As can be seen in the schematic presented in Figure 3A, we used a current pulse of 100 pA at 5 ms to test the change in the intrinsic electrophysiological properties of RA PNs after the application of 100 pM E2. E2 increased the evoked AP latency from 3.76 ± 0.47 to 7.10 ± 1.10 ms (n = 11, P < 0.01, t = 3.96; Figure 3B and Table 1). The AHP time-to-peak was prolonged (Pre: 34.72 ± 4.95 ms, E2: 48.77 ± 5.78 ms, P < 0.01, n = 11, t = 4.51; Figure 3C and Table 1), and the AHP peak amplitude was increased (Pre: −20.62 ± 0.49 mV, E2: −22.79 ± 0.70 mV, P = 0.01, n = 11, t = 3.01, DF = 10) during the application of E2 (Table 1). The AP threshold, half-width, and peak amplitude were unaffected (Table 1). Two cells exposed to E2 could not induce a single AP because a short-duration 5-ms pulse would not always lead to an evoked AP of RA PNs. Moreover, the effect of E2 on the membrane input resistance of RA PNs was also recorded. As shown in Table 1 and Figure 3D to F, the membrane input resistance decreased during the application of E2 (Pre: 271.44 ± 18.53 MΩ, E2: 209.50 ± 20.55 MΩ, P < 0.01, n = 13, t = 4.07). These results demonstrated that E2 decreased the membrane input resistance to inhibit the excitability of RA PNs.

FIGURE 3

Figure 3. Effects of E2 (100 pM) on the intrinsic electrophysiological properties of RA PNs. (A1) Sample of single AP evoked in response to 100 pA current for 5 ms before and during the application of E2. (A2) The derivatives of AP in A1. (B) AP latency significantly prolonged in the presence of E2 (n = 11). (C) AHP time-to-peak decreased significantly in the presence of E2 (n = 11). (D) Voltage responses of a neuron to a series of hyperpolarizing current steps before, during, and after the application of E2. (E) Current–voltage curves of pre and E2-treated stages (n = 11). (F) Membrane input resistance decreased in the presence of E2 (n = 13). *P < 0.05, **P < 0.01, ***P < 0.001.

TABLE 1

Table 1. Intrinsic properties of RA PNs before and during E2 application.

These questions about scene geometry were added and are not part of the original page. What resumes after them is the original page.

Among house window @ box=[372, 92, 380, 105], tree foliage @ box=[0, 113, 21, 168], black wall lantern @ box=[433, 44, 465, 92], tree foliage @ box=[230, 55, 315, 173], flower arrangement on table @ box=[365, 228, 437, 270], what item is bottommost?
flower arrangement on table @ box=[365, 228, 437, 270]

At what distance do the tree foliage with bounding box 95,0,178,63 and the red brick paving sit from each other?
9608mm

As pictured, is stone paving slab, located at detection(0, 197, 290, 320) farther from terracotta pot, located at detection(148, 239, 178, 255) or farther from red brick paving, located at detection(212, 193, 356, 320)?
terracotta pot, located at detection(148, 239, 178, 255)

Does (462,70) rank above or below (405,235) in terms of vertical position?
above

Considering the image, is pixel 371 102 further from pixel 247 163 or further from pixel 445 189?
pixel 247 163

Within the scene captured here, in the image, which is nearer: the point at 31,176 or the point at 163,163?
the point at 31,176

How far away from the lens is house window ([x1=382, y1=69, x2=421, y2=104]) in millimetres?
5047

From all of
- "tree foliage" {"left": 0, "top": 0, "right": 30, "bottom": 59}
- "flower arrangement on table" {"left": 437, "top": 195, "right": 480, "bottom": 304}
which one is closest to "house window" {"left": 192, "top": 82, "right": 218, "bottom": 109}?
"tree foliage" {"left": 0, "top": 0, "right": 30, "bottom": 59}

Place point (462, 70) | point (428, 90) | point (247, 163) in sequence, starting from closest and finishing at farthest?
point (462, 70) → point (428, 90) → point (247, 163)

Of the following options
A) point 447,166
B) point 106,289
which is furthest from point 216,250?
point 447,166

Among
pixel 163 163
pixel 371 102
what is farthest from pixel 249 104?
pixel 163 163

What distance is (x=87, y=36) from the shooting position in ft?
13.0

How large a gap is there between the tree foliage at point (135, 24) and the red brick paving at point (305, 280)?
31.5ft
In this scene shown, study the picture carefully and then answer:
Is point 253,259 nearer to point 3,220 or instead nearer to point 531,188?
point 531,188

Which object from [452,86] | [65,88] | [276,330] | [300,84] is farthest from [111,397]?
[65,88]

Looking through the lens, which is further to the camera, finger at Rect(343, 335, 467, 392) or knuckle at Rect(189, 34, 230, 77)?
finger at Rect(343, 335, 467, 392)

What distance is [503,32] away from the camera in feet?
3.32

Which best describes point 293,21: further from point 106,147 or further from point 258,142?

GPER agonist decreased the excitability of RA PNs

As E2 rapidly suppressed the excitability of RA PNs, whether the E2-binding GPER would modulate the excitability of RA PNs needed further exploration. This study used the GPER agonist G1 (10 μM, 100 pM) to determine its effects. The effect of G1 on the evoked AP of RA PNs with 100 pA currents and 500 ms duration was examined (Figures 4A, B). The application of G1 significantly decreased the number of spikes of RA PNs, reaching a steady state after 6 min of application. As shown in Figure 4C1, the number of spikes was suppressed after an application of 10 μM G1 (Pre: 12.62 ± 1.27, G1: 8.69 ± 1.06, n = 13, P < 0.001, t = 6.08) and returned to 11.15 ± 1.17 (n = 13) after G1 was washed for 3 min. As shown in Figure 4C2, the number of spikes was suppressed after the application of 100 pM G1 (Pre: 11.36 ± 0.74, G1: 8.55 ± 0.78, n = 11, P < 0.001, t = 6.08) and returned to 11.40 ± 1.13 (n = 11) after G1 was washed for 3 min. Furthermore, G1 markedly increased the evoked AP latency (Pre: 10.80 ± 2.12 ms, 10 μM G1: 22.09 ± 4.37 ms, n = 13, P < 0.05, t = 3.09; Pre: 8.98 ± 1.13 ms, 100 pM G1: 15.01 ± 3.21 ms, n = 11, P < 0.01, t = 4.07) (Figures 4D1, D2), indicating that G1 suppressed the excitability of RA PNs.

FIGURE 4

Figure 4. Effect of G1 (10 μM) on the excitability of RA PNs. (A) Time course of the number of evoked spikes in the presence of G1. The line at the top indicates that G1 (10 μM) was present in the bath. (B1–B3) Example traces from the experiment shown in (A). (C1) Statistical scatterplot of the number of evoked spikes at the pre, 10 μM G1-treated, and washout stages (n = 13). (C2) Statistical scatterplot of the number of evoked spikes at the 100 pM G1-treated stage (n = 11). (D1) Statistical scatterplot of evoked AP latency at the pre, 10 μM G1-treated, and washout stages (n = 13). (D2) Statistical scatterplot of evoked AP latency at the 100 pM G1-treated stage (n = 11). *P < 0.05, **P < 0.01, ***P < 0.001.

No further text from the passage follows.